I've been here for a couple of months, but never did the member introduction thing. Just wanted to say how much I love it here. Everyone here is so talented and helpful.
( super nice too ! ) So without further ado, Hi Every(body) !


----------



## DeadSpider (Feb 3, 2006)

lol Hi Bobzilla


----------



## sharpobject (May 7, 2008)

Hi and welcome !!!


----------



## Mr_Chicken (Nov 26, 2008)

Hey, Bob! Nice to meet you again!
I think you should post some pics of your awesome pirates here so we can all ooo and ahh some more


----------



## Fiend4Halloween (Aug 28, 2008)

Already had the pleasure of meeting you, but formally, Hello, and welcome to a great forum!!


----------



## Hauntiholik (May 17, 2006)

Hi Bob! Welcome to the forum


----------



## scareme (Aug 29, 2006)

Hi Bob. Glad you decided to say hello. It gives us the chance to welcome you.


----------



## beelce (Jul 21, 2007)

Hey back at you Bob...glad to have you here


----------



## The Bloodshed Brothers (Jan 25, 2009)

welcome


----------



## ededdeddy (May 16, 2007)

Great to hear from you


----------



## Frighteners Entertainment (Jan 24, 2006)

Welcome Bob!


----------



## bobzilla (Nov 13, 2008)

THANK YOU EVERYONE ! 



Mr_Chicken said:


> Hey, Bob! Nice to meet you again!
> I think you should post some pics of your awesome pirates here so we can all ooo and ahh some more


----------



## RoxyBlue (Oct 6, 2008)

Welcome officially, bob! 

(I never introduced myself either)


----------



## Lilly (Jun 13, 2006)

Hey Bob..
welcome


----------



## pyro (Oct 7, 2006)

welcome


----------



## Vlad (Aug 2, 2005)

Hi Bob, welcome to the forum


----------



## ELH Erin Loves Halloween (Feb 19, 2009)
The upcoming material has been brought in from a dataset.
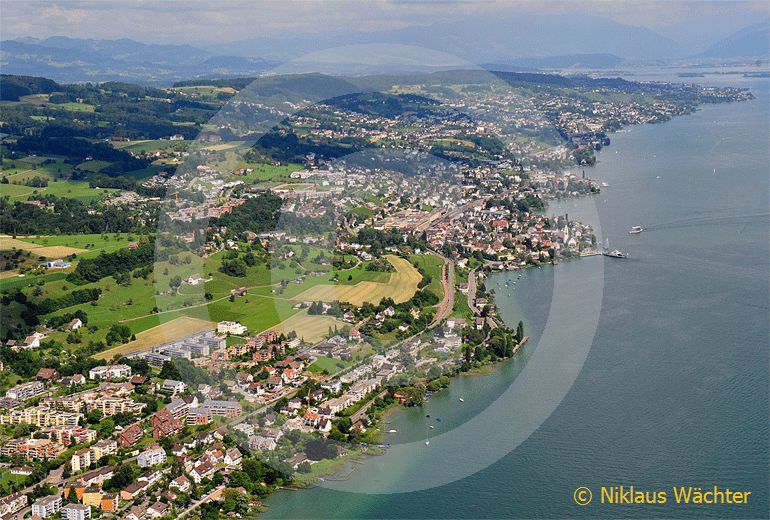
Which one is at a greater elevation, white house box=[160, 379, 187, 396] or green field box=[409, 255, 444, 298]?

Hey Bob you are my favorite haunter!!


----------



## bobzilla (Nov 13, 2008)

Thanks KY  !



KY Halloween said:


> Hey Bob you are my favorite haunter!!


----------



## Bloodhound (Oct 16, 2007)

Hello and welcome


----------



## RavenLunatic (Jan 3, 2006)

Welcome, Bob. super nice??? I'd be worried if I were you...


----------



## Haunted Bayou (Feb 16, 2007)

Duh-ee, hi Bob!


----------



## ScreamingScarecrow (Oct 1, 2008)

Hello, Great pirates!


----------



## HauntCast (Jul 25, 2008)

Good to have you.


----------